Kraut: … whose name you took as your chaired professorship.

Jackson: Right. Dan was an important person in my career and took a close interest in me and my research even after he retired.

But Michigan was like that. There was a commitment, particularly among social psychologists, to broaden and diversify the field, and they gave me lots of opportunities to work with students, particularly African-American students, and as part of my work, I became interested in survey research.

What I found interesting about survey research was the incredible power of this form of gaining knowledge in some of the work we were doing, particularly in ethnic and racial minority research. I was working with Gerry Gurin and Pat Gurin, and Gerry helped train me as a survey researcher.

So, in 1976, working with a large group of graduate students — many of whom are now full professors and tenured at different places — we started planning the National Survey of Black Americans, which became a major vehicle for studying and for what we call “giving voice to the African-American population.”

The survey was designed to do two important things: Ask questions of a population that were meaningful to the population; and reach representative samples that allowed us to say with some certainty we really were representing the array of the black population in the US. We launched the study in 1979 and conducted it over 2 years.

Kraut: This was large scale, huge research, well-funded. Who were your funders back then?

Jackson: We were in a partnership then with the NIMH. NIMH was very supportive of this work, which was breaking new ground for them and for the field. One unique part was our proposal for a 2-year run-up period to develop a questionnaire from scratch using a multimethod, multitrait approach.

I had been greatly influenced by the work of Campbell and Fiske, and we applied that kind of conceptual basis to the development of questions. So, we used a lot of different kinds of methods, like Q sorts and open-ended questions and focus groups and so on, and used them across a wide array of different kinds of constructs. And in all the constructs, we started from the perspective of asking “What’s unique?” about, say, self-esteem within the African-American population that might lead us to approach its assessment in a different way. We spent 2 years doing that, and wound up with a questionnaire, the National Survey of Black Americans questionnaire, that was very culturally sensitive.

The second departure we made from past survey studies was aimed at getting a true representation of the population. Previously in this kind of research, the approach had been to oversample. You identified individuals that were representative of the population as a whole, and then you oversample in areas of high concentration in order to get the numbers you wanted. The problem with that is that you wind up with a lot of nonrepresentative samples.

The National Survey of Black Americans started from a perspective that we had to tie the sampling and study to the distribution of the black population. But we had to solve a very serious methodological problem that had been a serious impediment in previous research, that was due to the fact that African Americans were maldistributed in the population — and it’s still true today. They live in areas of high density and high concentration, so you don’t want to take too many people from this group because it would be nonrepresentative. They also live in areas of low concentration. Previous studies had not represented African Americans very well who lived in high-density white areas. We had to devise a cost-effective strategy for representing those individuals.

------------------------------------

- GIVEN PROBLEM A:
Answer these questions from the interview:
(i) In what year did work begin on planning the National Survey of Black Americans?
(ii) Which organization was the partner that funded the work?
(iii) How long was the period spent developing the questionnaire before the study launched?

Spatial relationship records

------------------------------------

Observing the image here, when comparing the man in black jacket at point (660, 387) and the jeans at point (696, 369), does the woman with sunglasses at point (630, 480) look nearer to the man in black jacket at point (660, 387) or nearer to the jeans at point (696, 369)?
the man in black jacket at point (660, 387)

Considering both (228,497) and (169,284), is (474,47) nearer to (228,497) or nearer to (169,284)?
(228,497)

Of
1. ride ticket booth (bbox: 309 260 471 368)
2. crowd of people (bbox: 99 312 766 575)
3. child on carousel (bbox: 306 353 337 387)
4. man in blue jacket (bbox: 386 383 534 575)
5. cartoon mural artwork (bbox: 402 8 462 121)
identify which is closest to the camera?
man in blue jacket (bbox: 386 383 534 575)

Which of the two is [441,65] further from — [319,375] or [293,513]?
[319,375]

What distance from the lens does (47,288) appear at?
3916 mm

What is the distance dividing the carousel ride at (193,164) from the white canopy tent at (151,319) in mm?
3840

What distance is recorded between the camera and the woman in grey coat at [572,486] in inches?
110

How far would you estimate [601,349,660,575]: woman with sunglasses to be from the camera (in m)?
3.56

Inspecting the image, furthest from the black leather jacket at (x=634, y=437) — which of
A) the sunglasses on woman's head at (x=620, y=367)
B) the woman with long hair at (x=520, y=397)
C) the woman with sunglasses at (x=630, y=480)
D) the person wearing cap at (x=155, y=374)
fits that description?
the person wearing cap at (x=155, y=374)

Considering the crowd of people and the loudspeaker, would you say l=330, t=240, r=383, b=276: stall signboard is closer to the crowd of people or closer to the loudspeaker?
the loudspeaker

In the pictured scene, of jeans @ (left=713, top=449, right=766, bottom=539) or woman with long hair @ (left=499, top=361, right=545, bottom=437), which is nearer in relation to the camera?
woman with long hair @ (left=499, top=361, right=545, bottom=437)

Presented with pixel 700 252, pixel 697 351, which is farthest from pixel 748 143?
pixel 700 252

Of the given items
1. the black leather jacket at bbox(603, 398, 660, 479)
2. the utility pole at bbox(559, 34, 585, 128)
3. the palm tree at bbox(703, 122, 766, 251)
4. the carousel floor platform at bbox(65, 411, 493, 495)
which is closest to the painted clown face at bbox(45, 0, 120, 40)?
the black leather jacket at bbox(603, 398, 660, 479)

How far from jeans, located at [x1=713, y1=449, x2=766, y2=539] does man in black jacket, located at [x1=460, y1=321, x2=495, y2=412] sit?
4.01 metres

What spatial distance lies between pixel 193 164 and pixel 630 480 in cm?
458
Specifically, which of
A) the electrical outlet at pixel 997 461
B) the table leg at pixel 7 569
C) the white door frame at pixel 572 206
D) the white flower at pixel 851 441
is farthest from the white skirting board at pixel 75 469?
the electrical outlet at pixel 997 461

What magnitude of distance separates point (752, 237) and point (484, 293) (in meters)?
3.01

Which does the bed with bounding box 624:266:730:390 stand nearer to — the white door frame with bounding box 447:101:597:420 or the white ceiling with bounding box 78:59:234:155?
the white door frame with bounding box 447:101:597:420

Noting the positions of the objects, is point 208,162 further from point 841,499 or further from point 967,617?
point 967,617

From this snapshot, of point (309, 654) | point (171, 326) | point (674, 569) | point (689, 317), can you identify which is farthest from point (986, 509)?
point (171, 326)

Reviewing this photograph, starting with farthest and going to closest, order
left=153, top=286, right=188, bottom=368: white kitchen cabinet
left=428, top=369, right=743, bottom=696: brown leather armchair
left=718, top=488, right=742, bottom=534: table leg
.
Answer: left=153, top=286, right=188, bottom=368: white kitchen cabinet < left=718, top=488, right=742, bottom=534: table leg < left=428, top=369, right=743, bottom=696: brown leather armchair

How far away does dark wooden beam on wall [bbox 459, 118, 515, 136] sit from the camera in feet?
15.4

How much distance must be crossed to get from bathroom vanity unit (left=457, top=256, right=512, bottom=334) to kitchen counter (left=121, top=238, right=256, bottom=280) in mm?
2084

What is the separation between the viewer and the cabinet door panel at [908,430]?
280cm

------------------------------------

- GIVEN PROBLEM B: Rewrite the records from the line that has "How far away" through the end of the records, swapping "camera" for "lens" and changing nothing else.

- COMPLETE OUTPUT A:
(i) 1976
(ii) The NIMH
(iii) 2 years

- COMPLETE OUTPUT B:
How far away does dark wooden beam on wall [bbox 459, 118, 515, 136] sit from the lens in feet?
15.4

How much distance must be crossed to get from bathroom vanity unit (left=457, top=256, right=512, bottom=334) to kitchen counter (left=121, top=238, right=256, bottom=280) in mm?
2084

What is the separation between the viewer and the cabinet door panel at [908,430]?
280cm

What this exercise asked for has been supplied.